* start SUPPLIED MATERIAL *

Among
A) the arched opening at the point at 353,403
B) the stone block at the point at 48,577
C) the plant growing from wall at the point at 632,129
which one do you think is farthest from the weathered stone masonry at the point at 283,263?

* end SUPPLIED MATERIAL *

Copy the rows above word for word, without changing anything.

◆ **THE COMPLETED TASK**:
Among
A) the arched opening at the point at 353,403
B) the stone block at the point at 48,577
C) the plant growing from wall at the point at 632,129
which one do you think is farthest from the weathered stone masonry at the point at 283,263?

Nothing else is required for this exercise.